CT head with no IV contrast will help to establish the diagnosis (Figure 2), although may be normal.  MRI with Gadolinium, if available, will delineate the extent of the disease.

Figure 2. Axial CT image with opacification of the left middle ear and mastoid air cells with de-struction of the posterior and anterior walls of the external auditory canal.

Management/Treatment

Once the diagnosis is made, antibiotics should be administered and ENT consulted.  Blood glucose should also be controlled, particularly if the patient is presenting with DKA.

Several options are available but must cover pseudomonas.

Mild cases may use Ciprofloxacin 750mg po BID as ciprofloxacin has good bony penetrance.  For moderate to severe cases, consider Cefepime 2GM (pediatric 50mg/kg) IV TID or Piperacillin/Tazobactam 4.5 GM (pediatric 100mg/kg) IV four times daily depending on your hospital’s antibiogram9.

If you are concerned for a fungal infection such as Aspergillus, consider antifungals such as Amphotericin B and/or Itraconazole although Voriconazole is now considered an alternative5,10.  Keep in mind though that fungal causes are rare and pseudomonas is your first concern.

Historically, ENT would surgically intervene, but management is trending towards more medical therapy alone.  Surgical management when required includes debridement of granulation tissue11.

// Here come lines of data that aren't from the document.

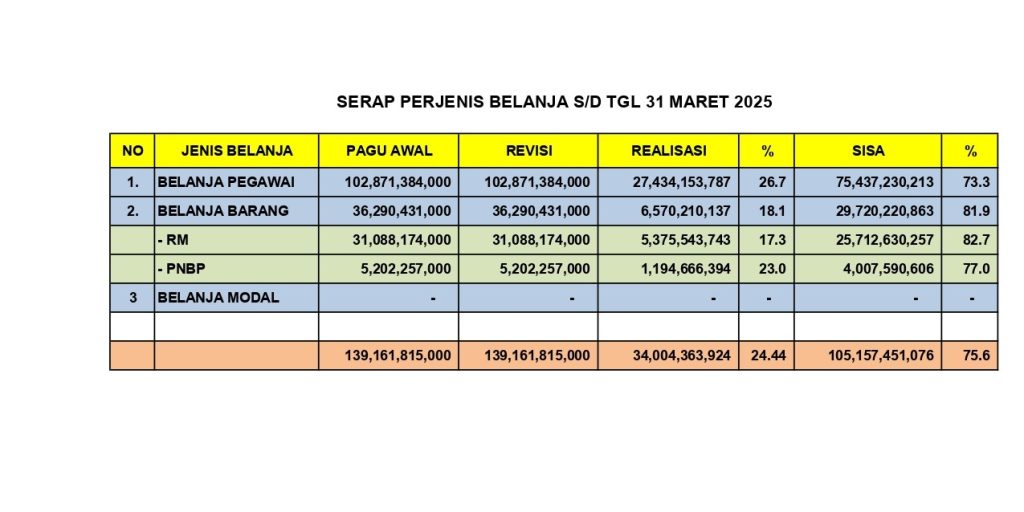 SERAP PERJENIS BELANJA S/D TGL 31 MARET 2025

| NO | JENIS BELANJA | PAGU AWAL | REVISI | REALISASI | % | SISA | % |
|---|---|---|---|---|---|---|---|
| 1. | BELANJA PEGAWAI | 102,871,384,000 | 102,871,384,000 | 27,434,153,787 | 26.7 | 75,437,230,213 | 73.3 |
| 2. | BELANJA BARANG | 36,290,431,000 | 36,290,431,000 | 6,570,210,137 | 18.1 | 29,720,220,863 | 81.9 |
| | - RM | 31,088,174,000 | 31,088,174,000 | 5,375,543,743 | 17.3 | 25,712,630,257 | 82.7 |
| | - PNBP | 5,202,257,000 | 5,202,257,000 | 1,194,666,394 | 23.0 | 4,007,590,606 | 77.0 |
| 3 | BELANJA MODAL | - | - | - | - | - | - |
| | | | | | | | |
| | | 139,161,815,000 | 139,161,815,000 | 34,004,363,924 | 24.44 | 105,157,451,076 | 75.6 |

Per a 2013 Cochrane review, no trials found that the addition of Hyperbaric Oxygen Therapy offered a better outcome than standard treatments alone12.


Take Home Points

  • Consider MOE if someone treated for Otitis Externa is not improving and/or they have fever and tenderness to palpation of the mastoid.
  • Pseudomonas is the most common etiology and coverage should be directed appropriately. However in rare cases fungal infections may also be the cause, such as in AIDS patients.
  • Obtain CT and/or MRI imaging of the mastoid.
  • Consult ENT.

References / Further Reading

  1. Chandler JR. Malignant external otitis. 1968 Aug;78(8):1257–1294. DOI: 10.1288/00005537-196808000-00002
  2. Roland PS & Stroman DW. The microbiology of acute otitis external.  Laryngoscope 2002: 112(7) 1166-77.  DOI: 10.1097/00005537-200207000-00005
  3. Rubin Grandis J, Branstetter BF 4th, & Yu VL. The changing face of malignant (necrotising) external otitis: clinical, radiological, and anatomic correlations.  Lancet Infect Dis. 2004; 4(1):34-9. DOI: http://dx.doi.org/10.1016/S1473-3099(03)00858-2
  4. Weinroth SE, Schüssel D, & Tuazon CU.Malignant otitis externa in AIDS patients: case report and review of the literature.  Ear Nose Throat Journal. 1994; 73(10): 772-4, 777-8.
  5. Tarazi AE, Al-Tawfiq JA, & Abdi RF. Fungal malignant otitis externa:  pitfalls, diagnosis and treatment.  Otol Neurotol.  2012; 33(5):  769-73.  doi: 10.1097/MAO.0b013e3182565b46.
  6. Elayoubi F, Lachkar A, Habach A, Chouai M & Ghailan MR. Malignant otitis externa caused by Candida albicans.  Pan Afr Med J. 2016 Aug 22; 24:322. doi: 10.11604/pamj.2016.24.322.6007. eCollection 2016.
  7. Chen CN, Chen YS, Yeh TH, Hsu CJ, & Teng FY. Outcomes of malignant external otitis:  survival vs mortality.  Acta otolaryngol.  2010; 130(1):89-94. doi: 10.3109/00016480902971247.
  8. Mani N, Sudhoff H, Rajagopal S, Moffat D, & Axon PR. Cranial nerve involvement in malignant external otitis: implications for clinical outcome.   2007; 117(5):907-10.  DOI: 10.1097/MLG.0b013e318039b30f
  9. Levine BJ. Malignant otitis externa.  EMRA Antibiotic Guide 2017.  17th ed.  Emergency Medicine Residents Association:  Irving, TX.
  10. Parize P et al. Antifungal therapy of Aspergillus invasive otitis externa:  Efficacy of voriconazole and review.  Antimicrobial agents and chemotherapy.  2009; 53(3): 1048-1053.  doi: 10.1128/AAC.01220-08
  11. Bhat V, Aziz A, Bhandary SK, Aroor R, Kamath P SD, & Saldanha M. Malignant Otitis Externa – A Retrospective Study of 15 Patients Treated in a Tertiary Healthcare Center.  J Int Adv Otol. 2015;11(1):72-6. doi: 10.5152/iao.2015.430.
  12. Phillips JS, Jones SEM. Hyperbaric oxygen as an adjuvant treatment for malignant otitis externa. Cochrane Database of Systematic Reviews 2013, Issue 5. Art. No.: CD004617. DOI: 10.1002/14651858.CD004617.pub3
  13. Gray H. Figure 907 External and middle ear, opened from the front. Right side. Lewish WH, ed.  Anatomy of the Human Body.  20th ed.  com: Philadelphia and New York.